[PD] Threading in Pd/libpd

Wed Sep 28 22:16:37 CEST 2016

Thanks Jonathan.

Also [readsf~] supports threading and so do [udpsend] and [udpreceive], for obvious reasons involving system calls.

> Can you guarantee that the revisions you've implemented generate the same output as Pd Vanilla, for all cases?

I'd rather say it does not, in all cases. At the very least there is going to be a delay involved. But, if this brings to a different behaviour, yet still deterministic, would that be bad? After all, the above mentioned objects are not deterministic themselves, yet they are widely used, with a very high success rate. And what happens if you realize your [readsf~] glitches ? You change your code so that it sends the [open( message earlier on. As the objects I am talking about ( fft~, fiddle~, sigmund~) do not rely on system calls, I expect their behaviour to be more predictable than that of, e.g.: [readsf~].
I think I'll see if I can put together a [blockthread~] object which can do something useful.

Best,
Giulio

> From: Jonathan Wilkes <jancsika at yahoo.com>
>To: Giulio Moro <giuliomoro at yahoo.it>; Pd-List <pd-list at lists.iem.at> 
>Sent: Tuesday, 27 September 2016, 18:35
>Subject: Re: [PD] Threading in Pd/libpd
> 
>
>
>> So, probably this point has been discussed previously, I'd like to know:
>> - are there any existing objects doing this already?
>
>
>There is a creation argument to [coll] in Pd-l2ork that enables threading.
>
>
>
>
>
>> - what are the pitfalls that prevented such an approach from making its way into Pd?
>
>
>The second biggest pitfall is that such an approach can easily (and subtly) break determinism.
>
>
>The biggest pitfall is overestimating the benefit of the performance gains to the detriment of 
>
>determinism.  Can you guarantee that the revisions you've implemented generate the same 
>
>output as Pd Vanilla, for all cases?
>
>
>- how can I help?
>
>
>A good place to start might be regression tests for block~.  I'd especially look at cases that 
>
>use vline~ in conjunction with it, using very small delays, and make sure that you are getting 
>
>the exact same samples output using your revised objects.
>
>
>-Jonathan
>
>
>
>
>
>
>
>>>>________________________________
>>From: Giulio Moro <giuliomoro at yahoo.it>
>>To: Pd-List <pd-list at lists.iem.at> 
>>Sent: Sunday, 18 September 2016, 2:23
>>Subject: Threading in Pd/libpd
>>
>>
>>
>>Hi all,
>>if I understand correctly, using the [block~] and [switch~] objects to increase the blocksize for a given subpatch, means that the DSP computation for that subpatch is delayed until the moment when enough input samples have been collected, at which point the entire DSP stack for the subpatch is performed at once and the outputs are written to the output buffer.

※

**Complete the following:**
1. Reproduce the Pd threading thread word for word from "I'd rather say" to "do something useful.".
2. In the Pd threading thread, which objects does Giulio list in parentheses as the ones he is talking about?
The listing has nothing to do with the Pd threading thread.

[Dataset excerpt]
※

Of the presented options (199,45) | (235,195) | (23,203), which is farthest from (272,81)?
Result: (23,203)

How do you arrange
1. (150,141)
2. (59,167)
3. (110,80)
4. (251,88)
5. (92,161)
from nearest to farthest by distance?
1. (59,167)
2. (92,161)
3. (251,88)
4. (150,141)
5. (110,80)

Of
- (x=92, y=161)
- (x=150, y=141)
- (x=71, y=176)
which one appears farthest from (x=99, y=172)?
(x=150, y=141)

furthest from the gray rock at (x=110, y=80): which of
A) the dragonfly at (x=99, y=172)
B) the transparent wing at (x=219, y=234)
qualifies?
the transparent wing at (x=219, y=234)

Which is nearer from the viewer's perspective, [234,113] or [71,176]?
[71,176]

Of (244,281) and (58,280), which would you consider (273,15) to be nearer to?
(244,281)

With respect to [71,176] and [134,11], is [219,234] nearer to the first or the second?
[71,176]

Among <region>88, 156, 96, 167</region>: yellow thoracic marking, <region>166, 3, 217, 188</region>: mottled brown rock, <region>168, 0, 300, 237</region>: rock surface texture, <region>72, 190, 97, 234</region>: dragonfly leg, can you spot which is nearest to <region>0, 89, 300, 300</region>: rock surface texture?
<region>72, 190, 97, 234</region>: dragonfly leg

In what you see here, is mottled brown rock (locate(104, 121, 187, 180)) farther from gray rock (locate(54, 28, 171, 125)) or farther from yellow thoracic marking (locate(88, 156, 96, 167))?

※

**Task-by-task solutions:**
1.
I'd rather say it does not, in all cases. At the very least there is going to be a delay involved. But, if this brings to a different behaviour, yet still deterministic, would that be bad? After all, the above mentioned objects are not deterministic themselves, yet they are widely used, with a very high success rate. And what happens if you realize your [readsf~] glitches ? You change your code so that it sends the [open( message earlier on. As the objects I am talking about ( fft~, fiddle~, sigmund~) do not rely on system calls, I expect their behaviour to be more predictable than that of, e.g.: [readsf~].
I think I'll see if I can put together a [blockthread~] object which can do something useful.

2. fft~, fiddle~, sigmund~